I’d never heard of Keisuke Kinoshita or his 1954 film Twenty-Four Eyes until it showed up on my front porch for review this past Friday. I took one look at the box and inwardly groaned at its 156-minute running time. So very few films actually justify that length—and this was no exception. But that doesn’t keep the film from having distinct merits. In a sense, it’s a Japanese version of Goodbye, Mr. Chips (1939), which never was a great movie. But that very fact makes it rather interesting if only because we tend to not see—or even get the chance of seeing—more standard fare when it comes to foreign films. Particularly noteworthy is watching the young Japanese children of 1928 be gradually transformed into jingoistic patriots as their country moves toward war.

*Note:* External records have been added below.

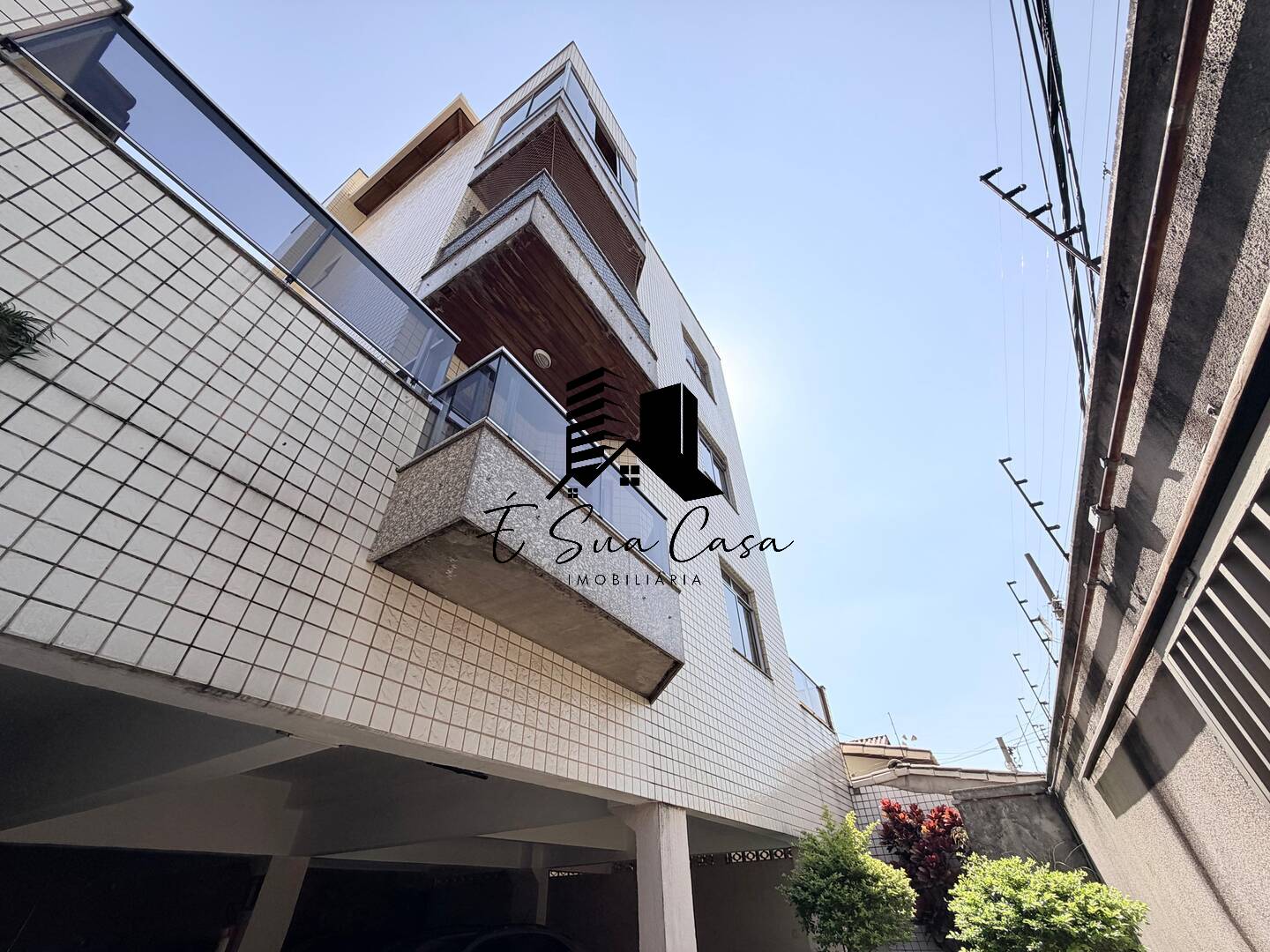 Cobertura, 3 quartos, 161 m² - Foto 1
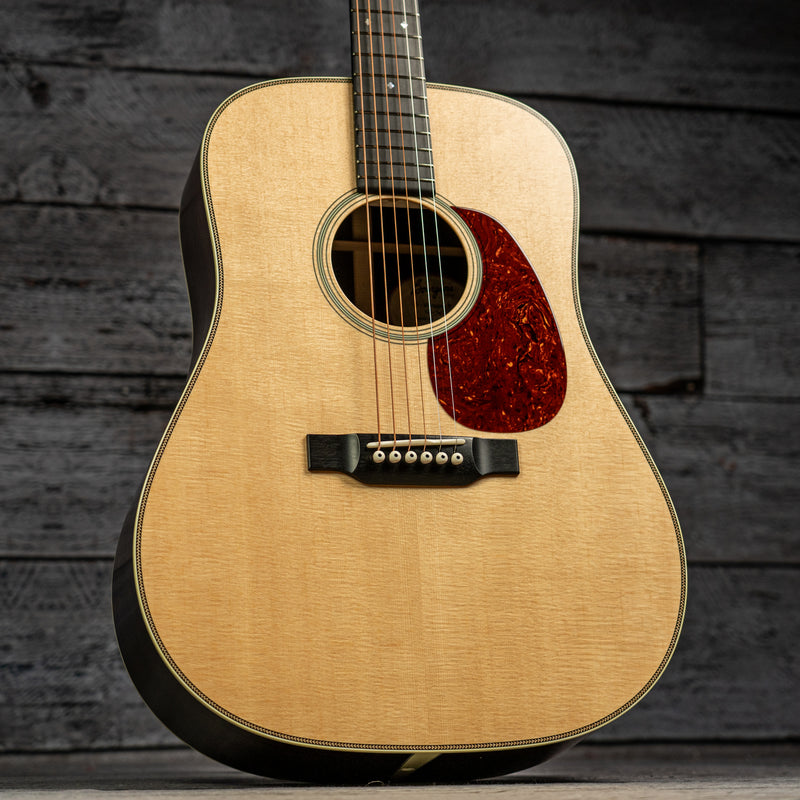Bourgeois Professional Series Vintage Dreadnought - Satin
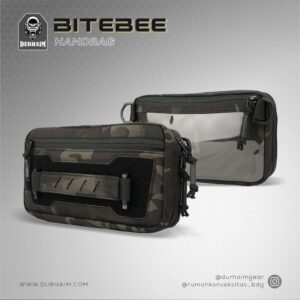BITEBEE MULTICAM BLACK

The film’s sentimentality is established at the very onset by the peculiar use of “Annie Laurie” on the soundtrack over scenes of rural Japanese life in 1928. Why “Annie Laurie?” I have no idea. (Even though it’s an equally Western choice, I better understood slapping “Auld Lang Syne” on a later seen.) It does, however, clearly indicate the path the film is going to take. In fact, one’s fondness for much of the film will likely depend on one’s tolerance for children singing. I admit that mine is not great. At the same time, the singing does serve a thematic purpose, since it carries the film from songs of innocence at the beginning to very non-innocent songs about vanquishing the enemy as the country becomes more and more militaristic. Whether that’s quite enough to justify the gooey nature of the songs is a personal call.
At bottom, though, Twenty-Four Eyes is essentially a Japanese variant on the “teacher who made a difference” subgenre—something that almost certainly accounts for the fact that the film was immensely popular in its original release. By no means is this a great example of Japanese cinema, but it’s an important example of Japanese movies. Not everything is Kurosawa or Ozu or even Ishiro Honda (at his best), and that needs to be understood and observed as well as the standard classics.